8. No doubt in the order of the 5th respondent the abovesaid admission by the 1st respondent in the abovesaid muchilika has been referred. But, the 5th respondent simply states that the said muchilika is not reliable, and is not in conformity with the present day conditions and that, therefore, the said muchilika could not be taken as true. But, how this conclusion has been reached by the 5th respondent, is not clear at all, particularly when the 1st respondent himself is said to have admitted the execution of the said muchilika. No doubt, a copy of the deposition given by the 1st respondent has not been actually produced before me and I have to go by what has been extracted by the 4th respondent in his order relating to the abovesaid admission of the 1st respondent in the abovesaid muchilika executed by him.
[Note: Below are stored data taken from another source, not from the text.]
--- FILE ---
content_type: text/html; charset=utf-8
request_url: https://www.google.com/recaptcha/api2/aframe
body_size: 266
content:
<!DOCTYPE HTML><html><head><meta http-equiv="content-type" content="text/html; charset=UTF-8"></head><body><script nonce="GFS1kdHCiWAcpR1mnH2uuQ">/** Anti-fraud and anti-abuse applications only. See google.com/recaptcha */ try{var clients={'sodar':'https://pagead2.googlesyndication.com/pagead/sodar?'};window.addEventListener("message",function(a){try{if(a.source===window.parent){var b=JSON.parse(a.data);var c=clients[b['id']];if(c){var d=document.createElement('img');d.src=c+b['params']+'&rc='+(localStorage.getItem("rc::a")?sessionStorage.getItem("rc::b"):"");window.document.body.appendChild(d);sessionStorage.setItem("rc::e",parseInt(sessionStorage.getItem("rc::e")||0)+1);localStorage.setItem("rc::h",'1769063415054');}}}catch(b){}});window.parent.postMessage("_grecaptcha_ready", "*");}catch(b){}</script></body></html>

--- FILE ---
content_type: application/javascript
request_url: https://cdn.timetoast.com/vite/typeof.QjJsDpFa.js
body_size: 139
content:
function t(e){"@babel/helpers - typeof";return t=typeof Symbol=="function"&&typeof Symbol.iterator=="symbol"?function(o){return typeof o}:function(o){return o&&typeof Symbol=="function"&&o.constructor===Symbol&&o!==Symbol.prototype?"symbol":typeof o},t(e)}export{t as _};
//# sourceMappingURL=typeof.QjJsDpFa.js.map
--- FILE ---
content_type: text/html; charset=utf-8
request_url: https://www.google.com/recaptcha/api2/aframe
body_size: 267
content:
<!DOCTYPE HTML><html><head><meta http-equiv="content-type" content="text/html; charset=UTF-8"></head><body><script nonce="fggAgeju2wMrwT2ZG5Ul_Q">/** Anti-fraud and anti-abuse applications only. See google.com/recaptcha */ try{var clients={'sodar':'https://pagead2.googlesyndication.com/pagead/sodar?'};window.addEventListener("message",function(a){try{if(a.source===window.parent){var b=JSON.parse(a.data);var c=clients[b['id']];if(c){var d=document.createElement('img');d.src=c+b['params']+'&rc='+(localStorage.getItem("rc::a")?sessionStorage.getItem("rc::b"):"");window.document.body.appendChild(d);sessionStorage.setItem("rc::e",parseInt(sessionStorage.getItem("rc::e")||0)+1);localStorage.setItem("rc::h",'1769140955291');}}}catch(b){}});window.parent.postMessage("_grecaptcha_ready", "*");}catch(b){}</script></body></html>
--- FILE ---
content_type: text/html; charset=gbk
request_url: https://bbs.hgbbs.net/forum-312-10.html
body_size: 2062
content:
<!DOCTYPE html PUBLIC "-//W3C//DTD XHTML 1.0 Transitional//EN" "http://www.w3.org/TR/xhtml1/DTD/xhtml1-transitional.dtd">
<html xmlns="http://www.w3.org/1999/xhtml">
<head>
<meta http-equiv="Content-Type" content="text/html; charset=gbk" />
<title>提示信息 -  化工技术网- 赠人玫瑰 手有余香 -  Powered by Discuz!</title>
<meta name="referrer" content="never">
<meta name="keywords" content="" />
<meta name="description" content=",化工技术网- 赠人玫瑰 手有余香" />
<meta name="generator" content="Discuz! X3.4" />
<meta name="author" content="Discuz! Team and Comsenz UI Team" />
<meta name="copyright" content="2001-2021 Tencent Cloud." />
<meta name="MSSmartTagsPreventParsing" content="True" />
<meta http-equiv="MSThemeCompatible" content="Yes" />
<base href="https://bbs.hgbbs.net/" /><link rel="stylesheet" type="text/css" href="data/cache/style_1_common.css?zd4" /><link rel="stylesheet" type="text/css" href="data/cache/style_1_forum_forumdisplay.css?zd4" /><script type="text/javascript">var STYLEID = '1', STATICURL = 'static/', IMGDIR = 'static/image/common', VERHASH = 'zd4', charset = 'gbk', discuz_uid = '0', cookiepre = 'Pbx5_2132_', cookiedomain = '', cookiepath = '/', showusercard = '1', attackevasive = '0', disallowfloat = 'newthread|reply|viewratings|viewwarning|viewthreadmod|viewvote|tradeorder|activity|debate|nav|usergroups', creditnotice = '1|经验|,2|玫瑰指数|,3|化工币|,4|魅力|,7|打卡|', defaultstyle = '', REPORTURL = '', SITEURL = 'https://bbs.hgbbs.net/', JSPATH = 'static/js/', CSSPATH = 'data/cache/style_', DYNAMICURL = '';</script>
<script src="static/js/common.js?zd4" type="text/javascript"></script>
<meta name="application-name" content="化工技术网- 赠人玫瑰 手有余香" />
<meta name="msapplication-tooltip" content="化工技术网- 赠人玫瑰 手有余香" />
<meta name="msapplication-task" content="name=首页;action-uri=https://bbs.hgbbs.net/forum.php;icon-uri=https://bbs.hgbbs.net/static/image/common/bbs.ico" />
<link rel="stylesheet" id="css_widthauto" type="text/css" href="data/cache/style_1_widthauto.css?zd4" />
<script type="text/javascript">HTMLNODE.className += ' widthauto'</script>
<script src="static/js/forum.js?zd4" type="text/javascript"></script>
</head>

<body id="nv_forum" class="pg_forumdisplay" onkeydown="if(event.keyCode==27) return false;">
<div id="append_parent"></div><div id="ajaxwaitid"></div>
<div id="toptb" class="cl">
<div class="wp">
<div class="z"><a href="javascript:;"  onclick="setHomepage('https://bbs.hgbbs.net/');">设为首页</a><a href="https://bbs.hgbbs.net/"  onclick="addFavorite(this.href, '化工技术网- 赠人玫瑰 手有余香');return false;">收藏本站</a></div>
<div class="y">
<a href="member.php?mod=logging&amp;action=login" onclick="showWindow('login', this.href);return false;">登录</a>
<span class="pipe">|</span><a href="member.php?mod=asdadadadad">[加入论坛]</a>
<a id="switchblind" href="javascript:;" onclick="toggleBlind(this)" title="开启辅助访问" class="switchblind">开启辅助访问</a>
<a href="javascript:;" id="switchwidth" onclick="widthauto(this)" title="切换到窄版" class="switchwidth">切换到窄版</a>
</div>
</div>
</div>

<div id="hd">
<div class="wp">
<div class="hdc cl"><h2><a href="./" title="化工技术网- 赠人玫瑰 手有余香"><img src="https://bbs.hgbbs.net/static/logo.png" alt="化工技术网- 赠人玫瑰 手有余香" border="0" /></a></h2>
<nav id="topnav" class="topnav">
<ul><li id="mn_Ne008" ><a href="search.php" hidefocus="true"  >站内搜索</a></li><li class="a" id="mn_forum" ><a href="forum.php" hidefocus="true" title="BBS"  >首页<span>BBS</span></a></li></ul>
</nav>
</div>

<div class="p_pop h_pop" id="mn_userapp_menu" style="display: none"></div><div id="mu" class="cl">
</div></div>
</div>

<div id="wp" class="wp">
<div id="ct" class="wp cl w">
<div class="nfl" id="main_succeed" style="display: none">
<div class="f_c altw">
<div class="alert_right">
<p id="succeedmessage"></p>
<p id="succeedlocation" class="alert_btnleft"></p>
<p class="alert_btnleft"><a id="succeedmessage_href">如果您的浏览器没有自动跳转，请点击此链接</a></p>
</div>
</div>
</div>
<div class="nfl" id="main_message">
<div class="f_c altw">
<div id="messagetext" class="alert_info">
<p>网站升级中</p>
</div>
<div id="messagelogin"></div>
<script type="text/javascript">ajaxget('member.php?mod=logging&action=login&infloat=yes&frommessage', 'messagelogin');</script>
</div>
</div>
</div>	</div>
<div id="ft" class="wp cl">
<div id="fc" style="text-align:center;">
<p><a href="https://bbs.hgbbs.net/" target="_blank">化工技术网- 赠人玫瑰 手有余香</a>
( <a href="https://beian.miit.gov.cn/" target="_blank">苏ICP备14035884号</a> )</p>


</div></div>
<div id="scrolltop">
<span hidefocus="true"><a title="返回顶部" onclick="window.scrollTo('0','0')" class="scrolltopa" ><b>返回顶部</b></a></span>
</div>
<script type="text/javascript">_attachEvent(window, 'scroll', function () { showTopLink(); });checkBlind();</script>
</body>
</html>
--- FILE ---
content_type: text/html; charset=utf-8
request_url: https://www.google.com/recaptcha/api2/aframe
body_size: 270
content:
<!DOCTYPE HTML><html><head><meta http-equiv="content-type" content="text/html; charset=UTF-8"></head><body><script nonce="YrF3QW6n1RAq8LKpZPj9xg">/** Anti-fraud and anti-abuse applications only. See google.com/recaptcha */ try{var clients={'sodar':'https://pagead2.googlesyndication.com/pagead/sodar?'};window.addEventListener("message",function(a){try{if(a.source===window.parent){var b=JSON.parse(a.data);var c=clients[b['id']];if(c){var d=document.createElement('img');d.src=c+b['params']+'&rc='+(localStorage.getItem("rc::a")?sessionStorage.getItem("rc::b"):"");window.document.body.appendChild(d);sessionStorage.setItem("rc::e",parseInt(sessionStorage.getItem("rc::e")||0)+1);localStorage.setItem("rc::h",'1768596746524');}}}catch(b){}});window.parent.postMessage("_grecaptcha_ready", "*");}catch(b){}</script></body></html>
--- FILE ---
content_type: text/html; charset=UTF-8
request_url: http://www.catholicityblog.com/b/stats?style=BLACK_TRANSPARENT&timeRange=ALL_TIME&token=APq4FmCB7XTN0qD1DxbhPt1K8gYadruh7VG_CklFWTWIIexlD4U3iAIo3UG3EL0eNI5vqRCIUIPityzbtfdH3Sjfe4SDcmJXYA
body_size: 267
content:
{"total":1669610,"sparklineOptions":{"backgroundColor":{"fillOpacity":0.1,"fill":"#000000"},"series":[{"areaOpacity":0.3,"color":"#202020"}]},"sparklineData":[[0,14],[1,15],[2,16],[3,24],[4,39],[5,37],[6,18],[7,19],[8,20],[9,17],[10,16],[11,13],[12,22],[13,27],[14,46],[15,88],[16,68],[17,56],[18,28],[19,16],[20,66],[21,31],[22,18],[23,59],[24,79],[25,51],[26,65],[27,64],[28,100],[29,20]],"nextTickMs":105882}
Any way, the 6th respondent, in his order, has not considered at all, the abovesaid admission contained in the abovesaid muchilika, despite the fact that the writ petitioner has raised the said point as one of his grounds in his revision before the 6th respondent. In fact, the 6th respondent, in his order itself, extracts all the 21 grounds (including the ground relating to the abovesaid admission) raised by the writ petitioner, before him in the revision. Therefore, it is clear that the 6th respondent has not applied his mind to the case as expected of him. Therefore necessarily the order of the 6th respondent has to be quashed. 9. In the result, the order of the 6th respondent is quashed and the matter is remitted back to the 6th respondent for fresh disposal in accordance with law. Accordingly the writ petition is allowed. No costs.